→ Source passage:
====

The fire pushed north on Monday into the heart of the City. Order in the streets broke down as rumours arose of suspicious foreigners setting fires. The fears of the homeless focused on the French and Dutch, England's enemies in the ongoing Second Anglo-Dutch War; these substantial immigrant groups became victims of lynchings and street violence. Tuesday, the fire spread over nearly the whole City, destroying St. Paul's Cathedral and leaping the River Fleet to threaten Charles II's court at Whitehall. Coordinated firefighting efforts were simultaneously getting underway. The battle to put out the fire is considered to have been won by two key factors: the strong east wind dropped, and the Tower of London garrison used gunpowder to create effective firebreaks, halting further spread eastward.

====

→ Scene question entries:
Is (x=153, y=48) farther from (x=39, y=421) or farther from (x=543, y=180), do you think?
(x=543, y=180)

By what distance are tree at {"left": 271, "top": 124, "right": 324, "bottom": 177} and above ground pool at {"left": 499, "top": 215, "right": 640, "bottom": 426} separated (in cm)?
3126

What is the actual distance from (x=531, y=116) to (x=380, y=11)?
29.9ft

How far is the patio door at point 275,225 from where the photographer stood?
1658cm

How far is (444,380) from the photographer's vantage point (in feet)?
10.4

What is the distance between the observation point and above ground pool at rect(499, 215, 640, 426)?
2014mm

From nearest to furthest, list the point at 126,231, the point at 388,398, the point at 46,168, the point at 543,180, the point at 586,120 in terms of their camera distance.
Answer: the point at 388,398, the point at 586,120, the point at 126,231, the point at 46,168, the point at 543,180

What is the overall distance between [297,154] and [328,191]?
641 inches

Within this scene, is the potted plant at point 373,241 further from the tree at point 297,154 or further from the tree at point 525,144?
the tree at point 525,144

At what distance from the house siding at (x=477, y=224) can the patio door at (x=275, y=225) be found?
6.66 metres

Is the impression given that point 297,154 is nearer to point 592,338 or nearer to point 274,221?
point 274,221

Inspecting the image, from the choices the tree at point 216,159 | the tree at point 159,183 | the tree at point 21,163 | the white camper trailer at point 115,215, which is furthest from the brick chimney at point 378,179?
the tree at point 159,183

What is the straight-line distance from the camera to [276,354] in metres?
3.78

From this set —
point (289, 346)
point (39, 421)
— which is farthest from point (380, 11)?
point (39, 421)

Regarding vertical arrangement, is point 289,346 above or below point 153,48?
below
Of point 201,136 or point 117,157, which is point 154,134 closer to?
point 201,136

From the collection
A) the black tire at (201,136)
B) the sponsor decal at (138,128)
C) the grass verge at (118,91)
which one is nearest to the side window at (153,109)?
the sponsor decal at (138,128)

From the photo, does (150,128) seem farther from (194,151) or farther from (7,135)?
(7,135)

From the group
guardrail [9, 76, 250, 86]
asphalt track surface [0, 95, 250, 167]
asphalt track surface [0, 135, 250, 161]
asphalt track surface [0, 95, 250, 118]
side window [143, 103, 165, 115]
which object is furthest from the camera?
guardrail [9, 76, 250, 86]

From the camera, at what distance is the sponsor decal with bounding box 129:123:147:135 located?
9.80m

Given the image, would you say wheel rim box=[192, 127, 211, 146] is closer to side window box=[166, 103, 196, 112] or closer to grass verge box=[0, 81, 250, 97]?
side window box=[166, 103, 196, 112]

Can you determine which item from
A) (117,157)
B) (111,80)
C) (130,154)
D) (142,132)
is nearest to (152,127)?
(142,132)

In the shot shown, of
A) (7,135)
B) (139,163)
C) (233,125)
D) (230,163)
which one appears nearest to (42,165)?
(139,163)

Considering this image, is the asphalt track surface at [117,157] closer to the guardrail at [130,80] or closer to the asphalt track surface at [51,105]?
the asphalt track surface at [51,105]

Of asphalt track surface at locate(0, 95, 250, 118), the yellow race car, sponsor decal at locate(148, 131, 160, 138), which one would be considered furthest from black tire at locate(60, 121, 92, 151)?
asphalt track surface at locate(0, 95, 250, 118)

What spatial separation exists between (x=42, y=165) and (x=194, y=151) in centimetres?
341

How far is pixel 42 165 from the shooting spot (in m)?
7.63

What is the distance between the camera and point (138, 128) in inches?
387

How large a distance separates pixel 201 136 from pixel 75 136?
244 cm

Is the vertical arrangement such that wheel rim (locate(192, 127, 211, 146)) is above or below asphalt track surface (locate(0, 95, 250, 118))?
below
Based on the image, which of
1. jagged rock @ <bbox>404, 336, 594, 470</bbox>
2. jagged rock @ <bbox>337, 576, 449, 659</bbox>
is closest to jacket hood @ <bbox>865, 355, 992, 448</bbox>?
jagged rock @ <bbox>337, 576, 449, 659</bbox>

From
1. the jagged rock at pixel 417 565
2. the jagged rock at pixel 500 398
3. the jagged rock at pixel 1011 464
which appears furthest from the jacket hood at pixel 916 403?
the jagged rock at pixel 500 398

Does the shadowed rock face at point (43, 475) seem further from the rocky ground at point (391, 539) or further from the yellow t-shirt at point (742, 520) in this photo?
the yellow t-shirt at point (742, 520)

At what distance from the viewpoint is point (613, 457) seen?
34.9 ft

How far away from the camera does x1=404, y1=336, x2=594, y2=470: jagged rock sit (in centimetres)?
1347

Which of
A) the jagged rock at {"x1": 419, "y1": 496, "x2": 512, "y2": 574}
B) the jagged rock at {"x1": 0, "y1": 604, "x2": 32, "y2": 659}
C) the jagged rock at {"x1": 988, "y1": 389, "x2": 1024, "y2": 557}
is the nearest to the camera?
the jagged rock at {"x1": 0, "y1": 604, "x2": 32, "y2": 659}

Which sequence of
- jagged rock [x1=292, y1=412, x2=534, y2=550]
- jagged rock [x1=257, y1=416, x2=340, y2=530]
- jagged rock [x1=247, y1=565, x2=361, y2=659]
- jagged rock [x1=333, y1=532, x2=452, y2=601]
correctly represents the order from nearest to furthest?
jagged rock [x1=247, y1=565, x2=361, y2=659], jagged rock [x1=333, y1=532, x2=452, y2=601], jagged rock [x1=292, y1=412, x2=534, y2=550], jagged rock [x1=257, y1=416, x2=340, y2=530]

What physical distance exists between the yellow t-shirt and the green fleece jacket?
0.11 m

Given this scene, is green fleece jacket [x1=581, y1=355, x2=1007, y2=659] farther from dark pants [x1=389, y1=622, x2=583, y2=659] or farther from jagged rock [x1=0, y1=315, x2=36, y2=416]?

====

→ List of tasks:
**A)** Count the lines in the entries that contain the word "seem". How many are there? Reply with the number only.
**B)** Continue the passage about the fire that swept through the City, picking up right after its last sentence.

→ Task responses:
**A)** 2

**B)**
The social and economic problems created by the disaster were overwhelming. Flight from London and settlement elsewhere were strongly encouraged by Charles II, who feared a London rebellion amongst the dispossessed refugees. Various schemes for rebuilding the City were proposed, some of them very radical. After the fire, London was reconstructed on essentially the same medieval street plan which still exists today.
By the 1660s, London was by a huge margin the largest city in Britain, estimated at half a million inhabitants, which was more than the next fifty towns in England combined. Comparing London to the Baroque magnificence of Paris, John Evelyn called it a "wooden, northern, and inartificial congestion of Houses," and expressed alarm about the fire hazard posed by the wood and the congestion. By "inartificial", Evelyn meant unplanned and makeshift, the result of organic growth and unregulated urban sprawl. London, a Roman settlement for four centuries, had become progressively more overcrowded inside its defensive City wall. It had also pushed outwards beyond the wall into squalid extramural slums such as Shoreditch, Holborn, and Southwark and had reached to physically incorporate the independent city of Westminster the late 17th century, the City proper--the area bounded by the City wall and the river Thames--was only one part of London, covering 330 acres (1.3 kmē),and home to about one quarter of London's inhabitants (some 80,000 people).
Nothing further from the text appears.